On August 31, 2000, the Commonwealth filed a motion to dismiss the complaint for lack of subject matter jurisdiction, contending that it was immune from suit under the Eleventh Amendment. At the time, a circuit split existed as to whether states had sovereign immunity from ADA suits, although the U.S. Supreme Court had granted certiorari to resolve the split. See Petition for Writ of Certiorari, Bd. of Trustees of the Univ. of Alabama v. Garrett, 531 U.S. 356, 121 S.Ct. 955, 148 L.Ed.2d 866 (2001) and Bd. of Trustees of the Univ. of Alabama v. Garrett, 529 U.S. 1065, 120 S.Ct. 1669, 146 L.Ed.2d 479 (2000) (granting certiorari on the issue of “[wjhether the Eleventh Amendment to the United States Constitution bars suits by private citizens in federal court under the Americans With Disabilities Act against non-consenting states”). On December 20, 2000, Perry moved to have her federal claims dismissed and the case transferred to state court. In the motion, Perry indicated her awareness that the U.S. Supreme Court had granted certiora-ri on the immunity question, and she stated clearly that she wished to pursue only her state law claims in state court. On December 21, 2000, the District Court entered an order granting Perry’s motion, dismissing her ADA and Rehabilitation Act claims without prejudice, and transferring the case to the Court of Common Pleas of Allegheny County. On November 15, 2002, the case was transferred to the Court of Common Pleas of Mercer County.

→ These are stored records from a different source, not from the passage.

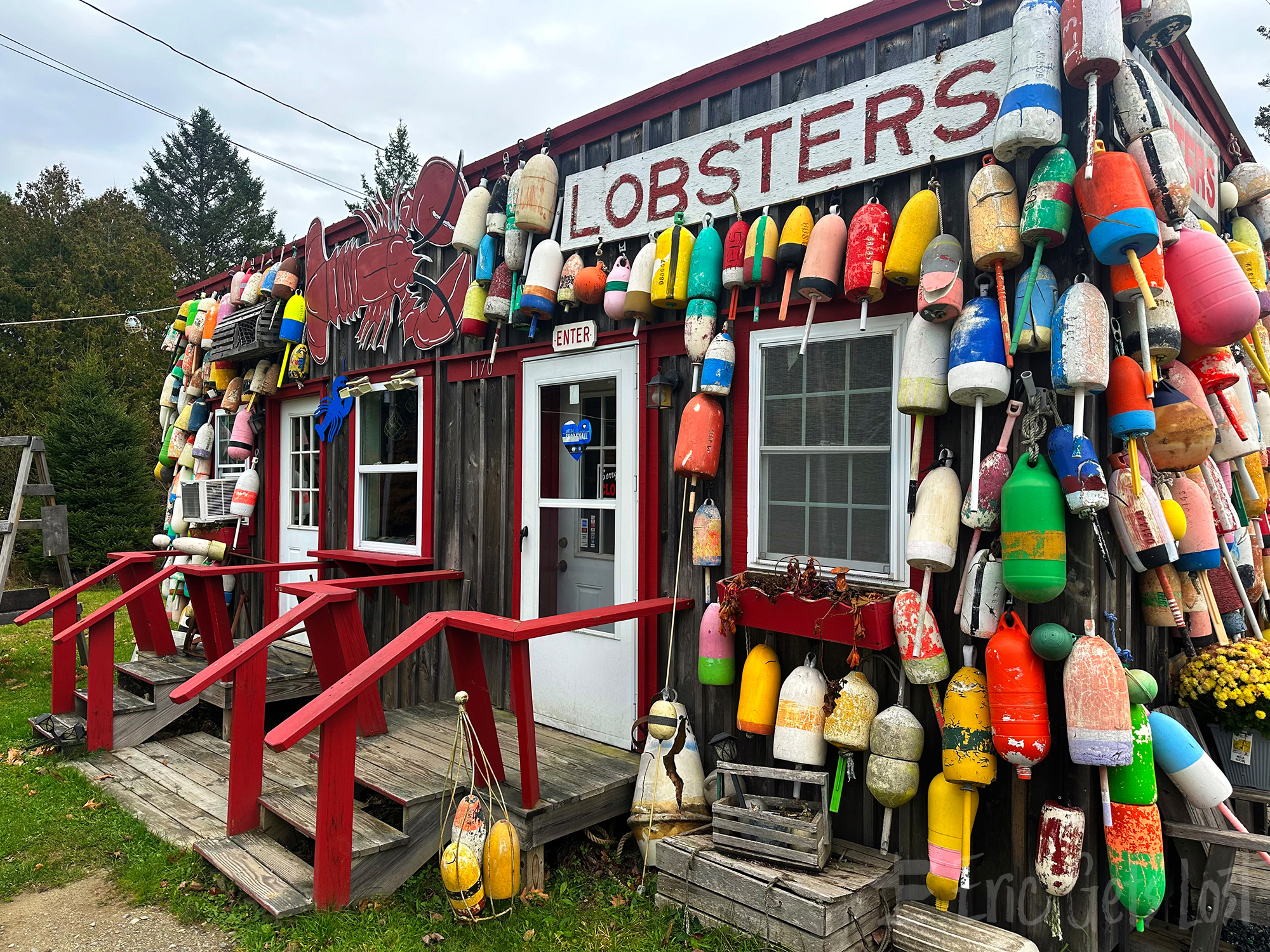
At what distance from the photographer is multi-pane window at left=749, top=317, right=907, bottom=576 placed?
3.21 m

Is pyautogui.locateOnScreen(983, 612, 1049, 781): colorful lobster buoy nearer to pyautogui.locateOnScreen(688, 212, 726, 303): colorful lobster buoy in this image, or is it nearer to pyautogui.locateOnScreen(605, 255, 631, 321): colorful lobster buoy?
pyautogui.locateOnScreen(688, 212, 726, 303): colorful lobster buoy

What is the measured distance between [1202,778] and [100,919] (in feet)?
13.8

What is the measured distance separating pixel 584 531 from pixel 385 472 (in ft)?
6.82

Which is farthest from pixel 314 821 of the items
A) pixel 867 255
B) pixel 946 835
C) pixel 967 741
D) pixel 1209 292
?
pixel 1209 292

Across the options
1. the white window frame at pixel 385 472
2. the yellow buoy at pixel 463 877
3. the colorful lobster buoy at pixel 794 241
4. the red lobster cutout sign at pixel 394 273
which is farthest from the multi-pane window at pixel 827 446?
the white window frame at pixel 385 472

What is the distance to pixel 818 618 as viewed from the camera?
3.10 metres

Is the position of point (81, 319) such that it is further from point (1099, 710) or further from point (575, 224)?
point (1099, 710)

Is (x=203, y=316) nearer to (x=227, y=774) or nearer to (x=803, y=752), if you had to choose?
(x=227, y=774)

In 2001, the U.S. Supreme Court held that Congress did not validly abrogate the states’ sovereign immunity from suit by private individuals for money damages under Title I of the ADA, and that such suits were barred under the Eleventh Améndment. See Garrett, 531 U.S. at 360, 363-363, 374, 121 S.Ct. 955. Injunctive relief against the state and any state law remedies remained available. Id. at 374 n. 9, 121 S.Ct. 955. In 2002, this Court ruled that the Commonwealth’s acceptance of federal funds operates as a voluntary waiv *787 er of Eleventh Amendment immunity from individuals’ suits under the Rehabilitation Act against a state department or agency receiving those funds. See Koslow v. Commonwealth of Pennsylvania, 302 F.3d 161, 165, 167 (3d Cir.2002).

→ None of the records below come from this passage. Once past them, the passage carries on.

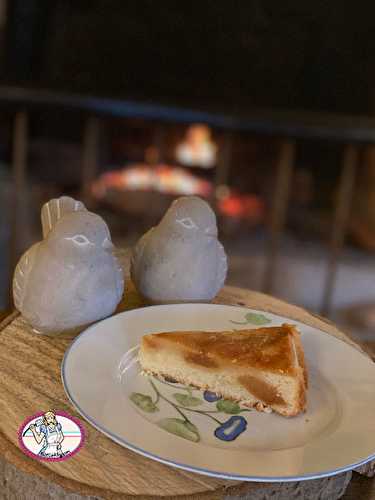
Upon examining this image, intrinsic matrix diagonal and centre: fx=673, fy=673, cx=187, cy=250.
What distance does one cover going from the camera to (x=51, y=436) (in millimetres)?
658

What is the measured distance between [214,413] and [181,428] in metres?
0.06

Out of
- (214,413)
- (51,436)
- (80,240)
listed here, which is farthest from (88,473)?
(80,240)

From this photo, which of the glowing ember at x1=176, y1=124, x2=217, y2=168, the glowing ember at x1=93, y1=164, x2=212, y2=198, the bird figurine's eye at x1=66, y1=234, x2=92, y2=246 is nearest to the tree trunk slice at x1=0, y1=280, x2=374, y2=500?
the bird figurine's eye at x1=66, y1=234, x2=92, y2=246

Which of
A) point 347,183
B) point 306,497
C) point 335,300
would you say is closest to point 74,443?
point 306,497

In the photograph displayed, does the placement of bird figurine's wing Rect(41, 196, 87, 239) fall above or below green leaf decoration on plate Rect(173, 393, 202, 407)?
above

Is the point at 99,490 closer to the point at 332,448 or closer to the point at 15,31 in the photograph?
the point at 332,448

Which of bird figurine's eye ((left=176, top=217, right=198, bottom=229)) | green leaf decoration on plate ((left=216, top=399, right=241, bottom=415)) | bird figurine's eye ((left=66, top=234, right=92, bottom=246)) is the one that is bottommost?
green leaf decoration on plate ((left=216, top=399, right=241, bottom=415))

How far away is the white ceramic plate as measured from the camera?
0.62m

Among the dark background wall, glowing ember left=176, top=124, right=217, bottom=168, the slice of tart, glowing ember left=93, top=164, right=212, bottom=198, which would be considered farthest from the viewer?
glowing ember left=176, top=124, right=217, bottom=168

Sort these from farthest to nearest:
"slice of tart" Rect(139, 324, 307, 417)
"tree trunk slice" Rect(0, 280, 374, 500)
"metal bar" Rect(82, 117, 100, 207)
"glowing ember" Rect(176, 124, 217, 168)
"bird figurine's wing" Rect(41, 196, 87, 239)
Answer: "glowing ember" Rect(176, 124, 217, 168)
"metal bar" Rect(82, 117, 100, 207)
"bird figurine's wing" Rect(41, 196, 87, 239)
"slice of tart" Rect(139, 324, 307, 417)
"tree trunk slice" Rect(0, 280, 374, 500)

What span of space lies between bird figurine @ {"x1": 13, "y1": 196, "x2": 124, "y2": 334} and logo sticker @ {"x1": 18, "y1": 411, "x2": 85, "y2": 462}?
152mm

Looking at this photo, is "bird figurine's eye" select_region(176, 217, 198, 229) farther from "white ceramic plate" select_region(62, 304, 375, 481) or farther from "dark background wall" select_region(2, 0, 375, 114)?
"dark background wall" select_region(2, 0, 375, 114)

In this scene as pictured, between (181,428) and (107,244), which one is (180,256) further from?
(181,428)

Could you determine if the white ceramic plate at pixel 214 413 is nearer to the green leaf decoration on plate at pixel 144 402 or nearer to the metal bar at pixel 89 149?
the green leaf decoration on plate at pixel 144 402
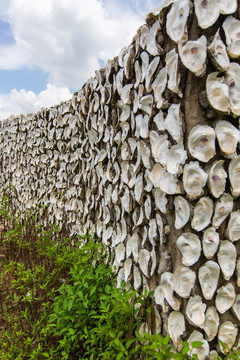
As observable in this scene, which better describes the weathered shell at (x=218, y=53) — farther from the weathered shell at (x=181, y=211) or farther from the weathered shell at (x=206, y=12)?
the weathered shell at (x=181, y=211)

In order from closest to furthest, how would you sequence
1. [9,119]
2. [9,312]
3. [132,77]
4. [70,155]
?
[132,77], [9,312], [70,155], [9,119]

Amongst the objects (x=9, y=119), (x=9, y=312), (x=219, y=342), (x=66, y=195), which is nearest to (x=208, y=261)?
(x=219, y=342)

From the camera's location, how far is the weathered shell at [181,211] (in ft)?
4.38

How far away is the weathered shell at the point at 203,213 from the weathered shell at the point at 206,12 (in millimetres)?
796

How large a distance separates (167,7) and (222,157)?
2.63ft

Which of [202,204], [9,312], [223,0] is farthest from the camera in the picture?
[9,312]

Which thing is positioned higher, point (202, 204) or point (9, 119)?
point (9, 119)

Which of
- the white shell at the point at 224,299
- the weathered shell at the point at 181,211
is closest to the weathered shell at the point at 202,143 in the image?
the weathered shell at the point at 181,211

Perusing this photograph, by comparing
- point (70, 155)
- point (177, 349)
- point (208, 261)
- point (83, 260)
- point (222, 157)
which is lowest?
point (177, 349)

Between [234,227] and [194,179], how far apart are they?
1.03 ft

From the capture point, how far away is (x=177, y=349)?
137 cm

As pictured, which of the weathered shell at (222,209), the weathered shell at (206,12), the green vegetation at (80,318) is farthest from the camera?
the green vegetation at (80,318)

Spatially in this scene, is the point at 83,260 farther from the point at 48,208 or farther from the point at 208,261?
the point at 48,208

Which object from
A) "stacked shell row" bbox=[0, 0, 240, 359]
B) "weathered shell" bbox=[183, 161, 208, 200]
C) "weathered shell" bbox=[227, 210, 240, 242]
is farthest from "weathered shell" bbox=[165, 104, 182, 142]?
"weathered shell" bbox=[227, 210, 240, 242]
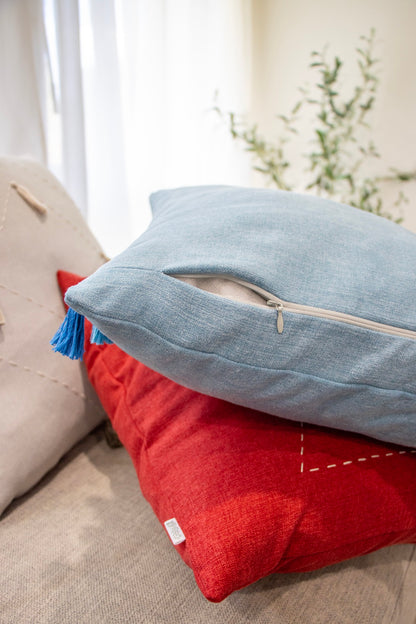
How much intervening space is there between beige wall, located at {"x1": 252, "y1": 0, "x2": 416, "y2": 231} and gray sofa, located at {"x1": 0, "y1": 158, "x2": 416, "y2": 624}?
4.68 feet

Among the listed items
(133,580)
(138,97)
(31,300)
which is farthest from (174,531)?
(138,97)

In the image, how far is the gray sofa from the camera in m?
0.43

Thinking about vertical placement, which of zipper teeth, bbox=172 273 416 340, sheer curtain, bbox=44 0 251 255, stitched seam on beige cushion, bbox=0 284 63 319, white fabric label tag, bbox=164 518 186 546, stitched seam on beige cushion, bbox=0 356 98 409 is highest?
sheer curtain, bbox=44 0 251 255

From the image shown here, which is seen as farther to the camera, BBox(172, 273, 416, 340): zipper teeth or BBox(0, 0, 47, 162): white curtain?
BBox(0, 0, 47, 162): white curtain

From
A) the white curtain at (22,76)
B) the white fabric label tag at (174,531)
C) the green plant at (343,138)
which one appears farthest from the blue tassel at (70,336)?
the green plant at (343,138)

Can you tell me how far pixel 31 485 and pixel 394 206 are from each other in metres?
1.65

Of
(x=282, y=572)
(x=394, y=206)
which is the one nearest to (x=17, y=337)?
(x=282, y=572)

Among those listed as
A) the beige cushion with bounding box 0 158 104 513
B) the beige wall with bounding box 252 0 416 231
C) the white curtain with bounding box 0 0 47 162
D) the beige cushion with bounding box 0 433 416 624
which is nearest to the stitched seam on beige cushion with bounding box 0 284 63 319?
the beige cushion with bounding box 0 158 104 513

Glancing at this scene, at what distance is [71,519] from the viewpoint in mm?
522

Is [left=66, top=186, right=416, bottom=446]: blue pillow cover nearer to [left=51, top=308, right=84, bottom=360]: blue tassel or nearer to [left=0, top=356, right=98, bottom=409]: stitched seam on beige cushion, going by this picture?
[left=51, top=308, right=84, bottom=360]: blue tassel

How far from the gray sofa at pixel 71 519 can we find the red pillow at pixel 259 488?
0.05 metres

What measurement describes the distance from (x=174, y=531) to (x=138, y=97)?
56.7 inches

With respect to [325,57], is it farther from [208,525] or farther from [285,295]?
[208,525]

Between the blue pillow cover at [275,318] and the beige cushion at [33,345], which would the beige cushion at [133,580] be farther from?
the blue pillow cover at [275,318]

Perry, meanwhile, litigated her state law claims for seven years, until 2006, when, after complete discovery on both sides, the Court of Common Pleas of Mercer County noted sua sponte that it appeared that the case was not properly before the court. Perry had filed a copy of the federal docket sheet in state court but had failed to file a complaint, certified copies of the federal pleadings or transcript of the federal proceedings at any point in her state case, an omission that had gone unnoticed by either party until then. The subsequent upshot is that Perry was denied leave to file an amended complaint or to supplement the court record. On February 8, 2008, her state action was dismissed without a determination of the merits. An appeal of this order is pending with the Pennsylvania Superior Court.

Perry filed a motion to reopen her case in the District Court on March 7, 2008. On May 29, 2008, the District Court issued an order denying Perry’s motion to reopen her case. Perry timely appealed to this Court.

III.

The essence of Perry’s contention on appeal is that she has been effectively deprived of a forum to litigate the merits of her suit, and that therefore equitable tolling should apply to let her reopen her case in federal court. We cannot agree.

The District Court construed Perry’s motion to reopen her case as a request for relief under Rule 60(b)(1) of the Federal Rules of Civil Procedure.